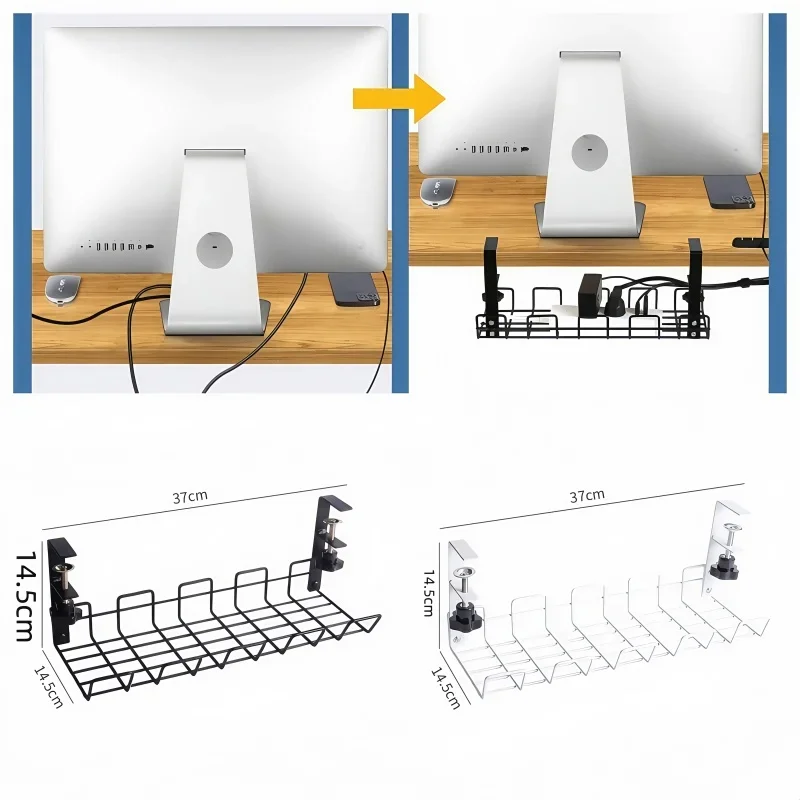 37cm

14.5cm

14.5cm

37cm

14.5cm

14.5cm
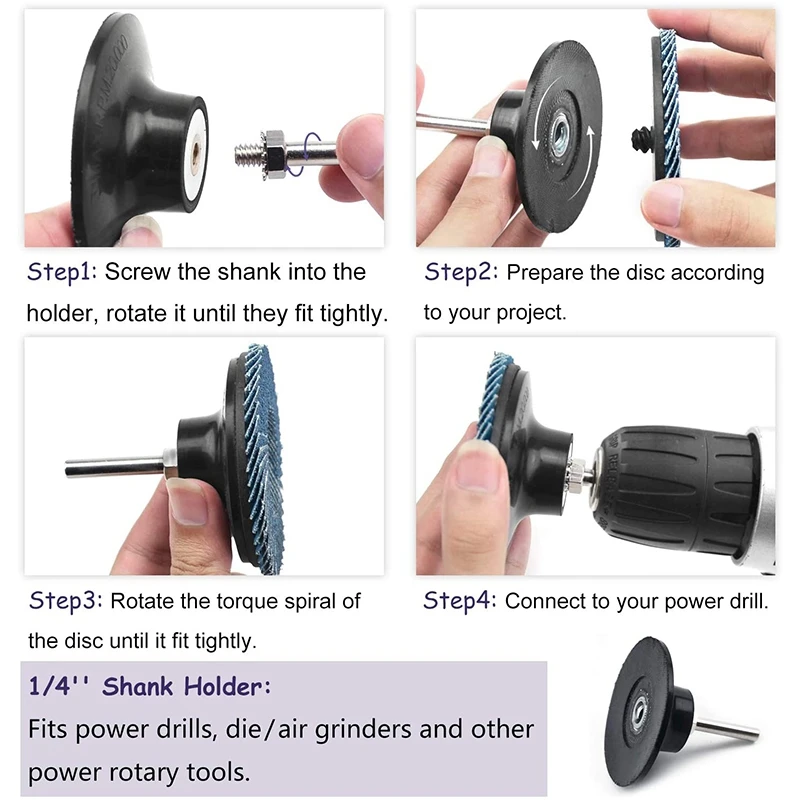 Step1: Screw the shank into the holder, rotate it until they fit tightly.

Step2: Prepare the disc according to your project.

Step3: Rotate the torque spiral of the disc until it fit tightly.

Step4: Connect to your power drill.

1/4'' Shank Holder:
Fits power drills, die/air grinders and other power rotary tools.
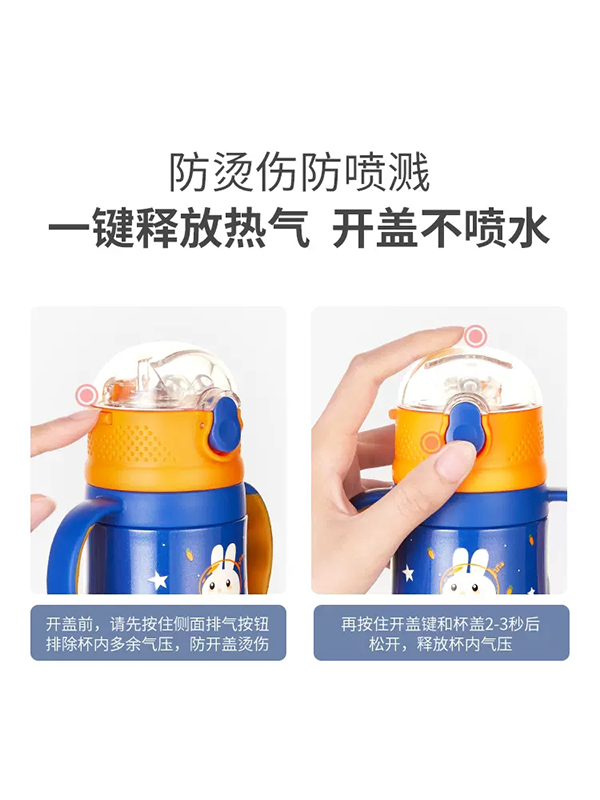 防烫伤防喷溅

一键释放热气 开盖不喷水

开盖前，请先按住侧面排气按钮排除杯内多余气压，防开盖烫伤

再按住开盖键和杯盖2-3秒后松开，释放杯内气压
-=-=-
> [The problem]:
Please return, exactly and with pictures omitted, the lines from the line holding "Step1: Screw the" through the end of the data above, inclusive.

> [Result below]:
 Step1: Screw the shank into the holder, rotate it until they fit tightly.

Step2: Prepare the disc according to your project.

Step3: Rotate the torque spiral of the disc until it fit tightly.

Step4: Connect to your power drill.

1/4'' Shank Holder:
Fits power drills, die/air grinders and other power rotary tools.
 防烫伤防喷溅

一键释放热气 开盖不喷水

开盖前，请先按住侧面排气按钮排除杯内多余气压，防开盖烫伤

再按住开盖键和杯盖2-3秒后松开，释放杯内气压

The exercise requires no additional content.